Côté face, le cerveau. Et avec le cerveau, un homme déconstruit, un homme atomisé. Les interfaces cerveau-machine, en prenant appui sur cette atomisation, viennent en quelque sorte la magnifier. L’homme augmenté aura des compétences exceptionnelles, mais dans des domaines spécifiques, correspondant aux structures cérébrales accessibles à cette hybridation. Il y gagnera en puissance, assurément, mais il y perdra en harmonie, en équilibre. Un certain nombre y perdront même la raison.

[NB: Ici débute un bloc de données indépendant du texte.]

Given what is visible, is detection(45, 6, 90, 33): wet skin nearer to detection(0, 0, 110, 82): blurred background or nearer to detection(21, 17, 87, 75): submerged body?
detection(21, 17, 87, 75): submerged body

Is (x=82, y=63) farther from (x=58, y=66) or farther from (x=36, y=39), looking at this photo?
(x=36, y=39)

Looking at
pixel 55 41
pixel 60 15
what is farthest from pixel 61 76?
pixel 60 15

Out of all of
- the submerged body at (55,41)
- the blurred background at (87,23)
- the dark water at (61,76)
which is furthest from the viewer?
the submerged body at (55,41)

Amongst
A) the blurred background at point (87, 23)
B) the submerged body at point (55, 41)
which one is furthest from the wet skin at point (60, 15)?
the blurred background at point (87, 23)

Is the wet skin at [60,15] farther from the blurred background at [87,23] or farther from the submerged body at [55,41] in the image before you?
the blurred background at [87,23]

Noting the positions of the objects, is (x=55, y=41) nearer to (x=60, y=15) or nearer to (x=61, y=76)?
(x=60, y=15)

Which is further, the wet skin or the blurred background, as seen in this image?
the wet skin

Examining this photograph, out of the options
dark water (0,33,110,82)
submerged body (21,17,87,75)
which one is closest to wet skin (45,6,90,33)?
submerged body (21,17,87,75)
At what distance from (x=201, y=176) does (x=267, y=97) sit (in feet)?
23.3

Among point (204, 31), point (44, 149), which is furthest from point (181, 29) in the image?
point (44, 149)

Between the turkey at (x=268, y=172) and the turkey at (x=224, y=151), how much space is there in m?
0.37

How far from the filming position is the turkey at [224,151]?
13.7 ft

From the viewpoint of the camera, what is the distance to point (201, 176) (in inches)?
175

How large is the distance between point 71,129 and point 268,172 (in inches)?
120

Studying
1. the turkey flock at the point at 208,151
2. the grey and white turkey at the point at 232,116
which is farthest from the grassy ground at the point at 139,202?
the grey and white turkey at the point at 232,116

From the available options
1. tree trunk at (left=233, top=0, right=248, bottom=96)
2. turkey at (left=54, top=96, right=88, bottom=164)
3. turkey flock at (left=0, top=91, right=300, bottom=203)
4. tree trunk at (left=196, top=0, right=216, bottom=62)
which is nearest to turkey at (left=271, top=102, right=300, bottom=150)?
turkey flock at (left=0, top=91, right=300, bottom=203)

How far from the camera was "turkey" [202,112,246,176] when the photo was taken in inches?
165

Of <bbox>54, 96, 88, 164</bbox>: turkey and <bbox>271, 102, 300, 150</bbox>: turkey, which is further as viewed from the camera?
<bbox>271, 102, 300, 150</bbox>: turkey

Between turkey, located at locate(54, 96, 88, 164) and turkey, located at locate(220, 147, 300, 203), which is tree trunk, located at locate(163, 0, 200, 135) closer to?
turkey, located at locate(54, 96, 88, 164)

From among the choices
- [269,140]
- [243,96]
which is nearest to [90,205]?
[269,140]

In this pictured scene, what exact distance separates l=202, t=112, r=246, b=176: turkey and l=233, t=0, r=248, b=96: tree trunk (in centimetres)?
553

Côté pile, le livre. Parce qu’il n’est de découverte qui ne puisse être contée, et que c’est même cette épopée qui en fait la substance. Il faudrait pouvoir raconter l’ingéniosité, les trouvailles, les effets de hasard, la persévérance, les doutes qui sont le quotidien des médecins et chercheurs qui travaillent à cette aventure, sans parfois en comprendre la portée. Il faudrait par ce récit rendre perceptibles le décalage avec le cours du monde, les guerres picrocholines autour d’un axiome ou d’une méthode, les obstinations déraisonnables ou au contraire les palinodies qui égayent cette communauté scientifique. La recherche n’a rien d’un long fleuve tranquille, elle a au contraire ses rapides et ses chutes, ses eaux stagnantes et ses marigots, son tumulte, ses écluses. Elle a sa part de déraison, et cette déraison n’est pas étrangère à ses réussites et ses effets de vérité. Bref, il faudrait rendre compte de ce que la recherche doit à Don Quichotte.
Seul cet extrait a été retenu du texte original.